Coughlin probably didn’t need the embarrassment of the silver scandal to turn openly against Roosevelt, but the incident added a personal element to his animus. Though his priestly vows presumably prevented a run for office in his own name, he organized what he called the National Union for Social Justice, which advocated policies more advanced, from a vaguely social-justice perspective, than those of the New Deal. Coughlin’s radio program promoted the organization to its millions of listeners; Coughlin complemented his broadcasts with rallies that made the National Union look increasingly like a third party.

 

 

P
RECISELY BECAUSE
his ambitions were less patent than Long’s or Coughlin’s, Francis Townsend posed a greater threat to Roosevelt than either the Kingfish or the Radio Priest. Dr. Townsend didn’t start practicing medicine till he was in his mid-thirties; he didn’t leave South Dakota for Southern California till he was past fifty; he didn’t find his true calling—political agitation—till he was pushing retirement. And retirement was precisely what he began pushing in 1934, when he and a Texas promoter named Robert Clements formed Old Age Revolving Pensions, Ltd. Their brainstorm was pensions with a twist: the federal government should pay two hundred dollars per month to every American over sixty, on the strict condition that the recipients retire from work and spend the money as it came in. The spending was what inspired the “revolving” label, and it would, according to the Townsend Plan, underwrite the whole program by forcing the money to recirculate, thereby reviving the economy. A sales tax would provide the direct funding, but in a larger sense the plan would fund itself, through the prosperity it would restore. The jobs released by those sexagenarians currently working would furnish immediate benefits to the younger men and women who moved into them.

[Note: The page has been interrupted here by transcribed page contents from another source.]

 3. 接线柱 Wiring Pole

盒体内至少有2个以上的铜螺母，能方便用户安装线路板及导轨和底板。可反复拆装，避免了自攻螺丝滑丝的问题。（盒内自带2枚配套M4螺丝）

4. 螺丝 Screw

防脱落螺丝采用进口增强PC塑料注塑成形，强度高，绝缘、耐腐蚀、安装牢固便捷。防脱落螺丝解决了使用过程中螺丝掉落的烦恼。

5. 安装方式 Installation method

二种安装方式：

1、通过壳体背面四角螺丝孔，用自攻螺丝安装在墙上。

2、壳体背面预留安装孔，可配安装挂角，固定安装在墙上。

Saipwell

The mathematics of the Townsend Plan were as dubious as those of Long’s wealth-sharing scheme; eminent critics noted that more than half the country’s output would be diverted to less than a tenth of the population. “Dr. Townsend’s error lies in forgetting the simple truth that someone must produce the wealth which is consumed by the non-producers, be they infants, old people, sick people, the unemployed, the idle rich, or the criminal classes,” Walter Lippmann explained. “If Dr. Townsend’s medicine were a good remedy, the more people the country could find to support in idleness, the better off it would be.” Townsend was unimpressed by Lippmann’s logic and unfazed by his criticism. “My plan is too simple to be comprehended by great minds like Mr. Lippmann’s,” he said.

Equally unimpressed were the tens of millions of men and women who joined the tens of thousands of Townsend Clubs around the country and who put their signatures to a petition Townsend circulated, calling on Congress to enact his plan. “The zeal of those promoting the plan is evangelical, almost fanatic,” conservative columnist Mark Sullivan observed. “The pressure on Congress is much greater than was ever brought by veterans for the bonus…. Promoters of the bill say it is supported by ten million persons over 60, ten million more who have dependents over 60, and twenty million more who expect to become 60 some time—and to whom the plan looks good. That would be about all the voters there are.” Sullivan exaggerated for effect—but the effect wasn’t lost on members of Congress. Oregon Republican William Ekwall captured the spirit in the House when he declared, “About 120,000 people in my district have signed a Townsend petition. When I first heard of this I laughed at it. Then I got the smile off my face. It’s like a punching bag—you can’t dodge it. If we don’t pass it this session we’ll have to meet it when we get back home.”